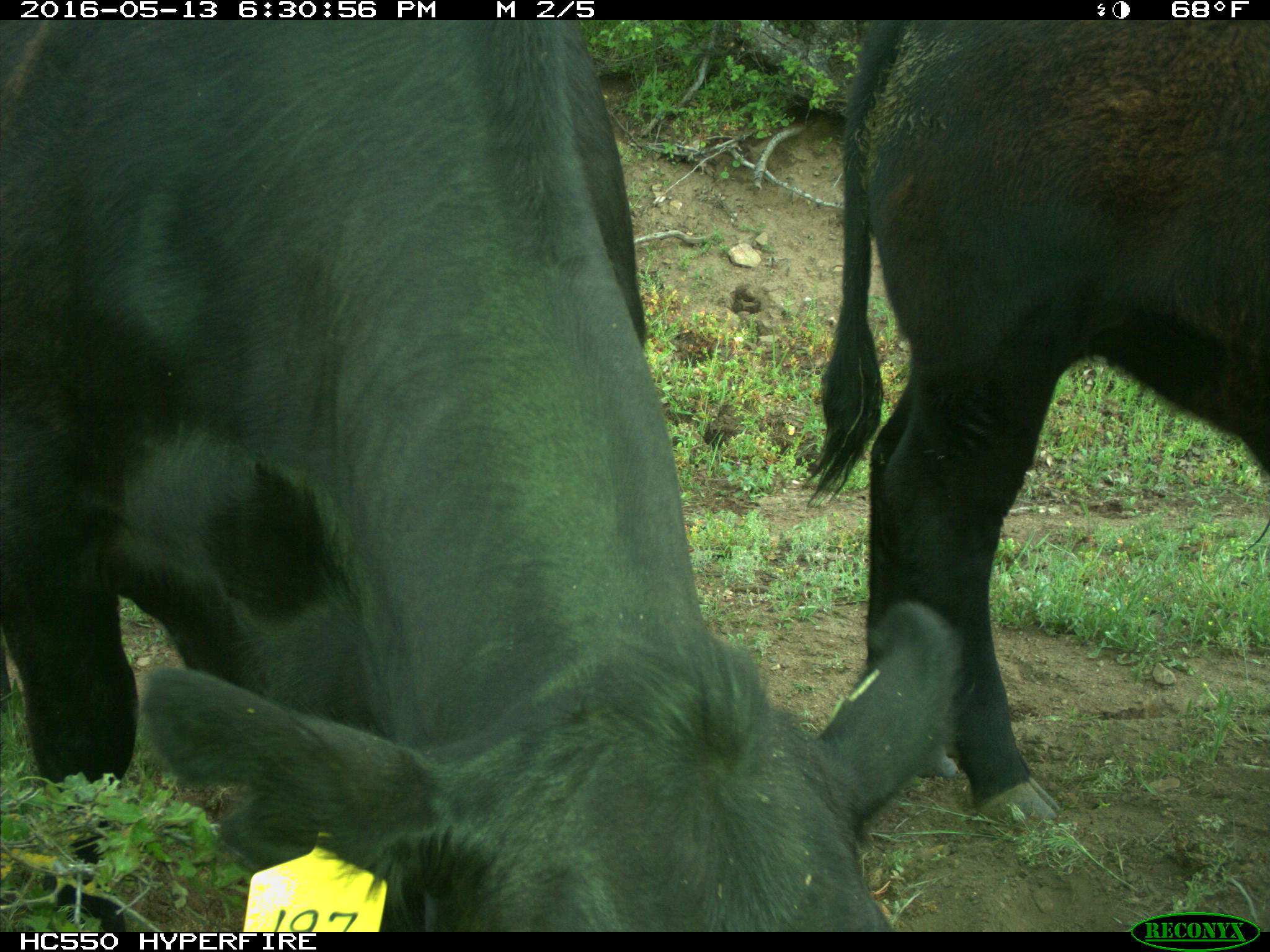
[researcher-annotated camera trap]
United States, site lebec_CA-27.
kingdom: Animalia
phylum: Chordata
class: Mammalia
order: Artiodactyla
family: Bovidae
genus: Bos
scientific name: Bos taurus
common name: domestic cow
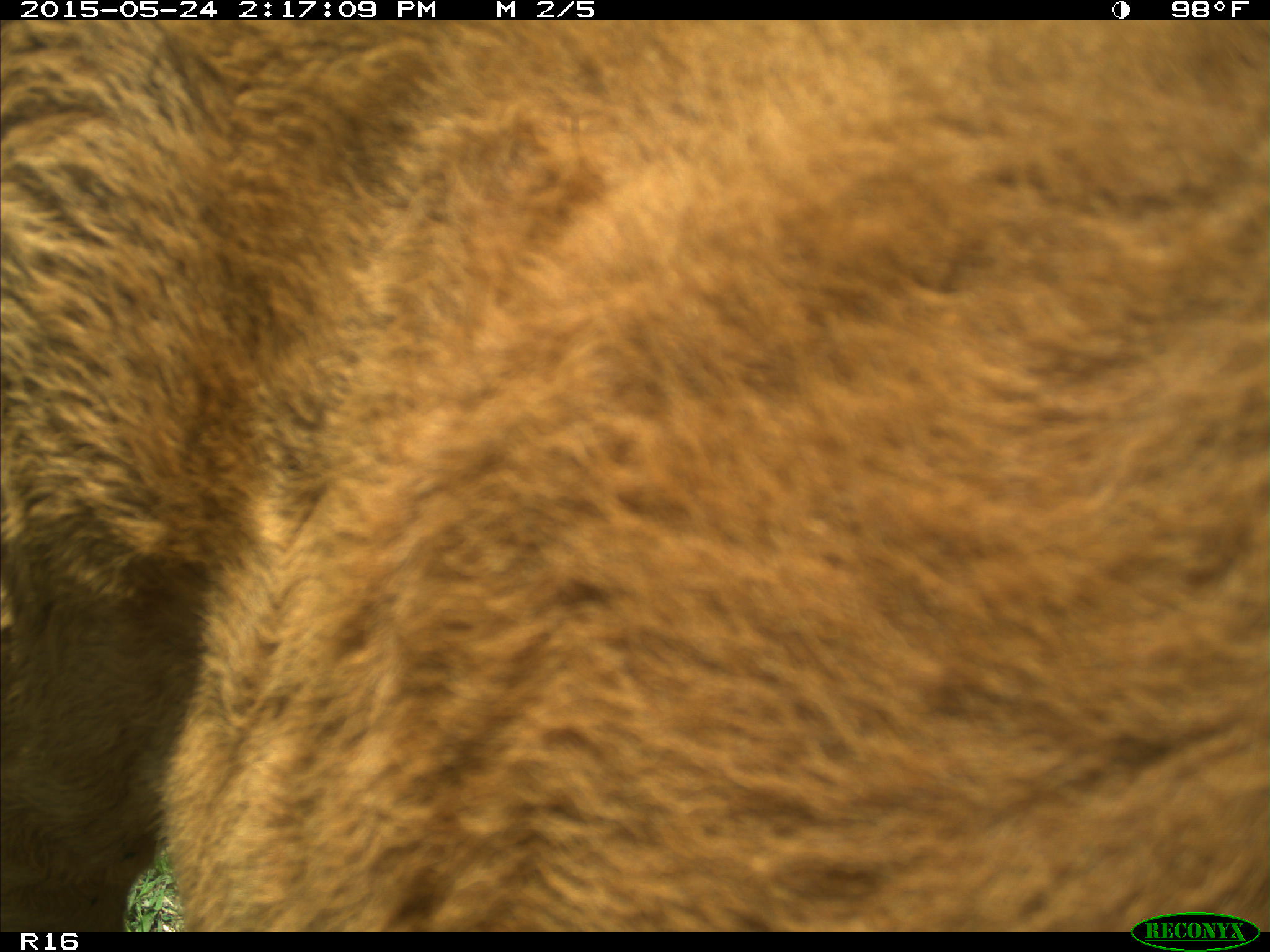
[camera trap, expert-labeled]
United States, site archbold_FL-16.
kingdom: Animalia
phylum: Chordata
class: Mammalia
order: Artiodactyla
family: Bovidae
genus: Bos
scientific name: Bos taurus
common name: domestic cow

§ EXERCISE INSTRUCTIONS: Please output exactly the lines from the one containing "United States, site archbold_FL-16." through the end of the records, both included.

§ OUTPUT:
United States, site archbold_FL-16.
kingdom: Animalia
phylum: Chordata
class: Mammalia
order: Artiodactyla
family: Bovidae
genus: Bos
scientific name: Bos taurus
common name: domestic cow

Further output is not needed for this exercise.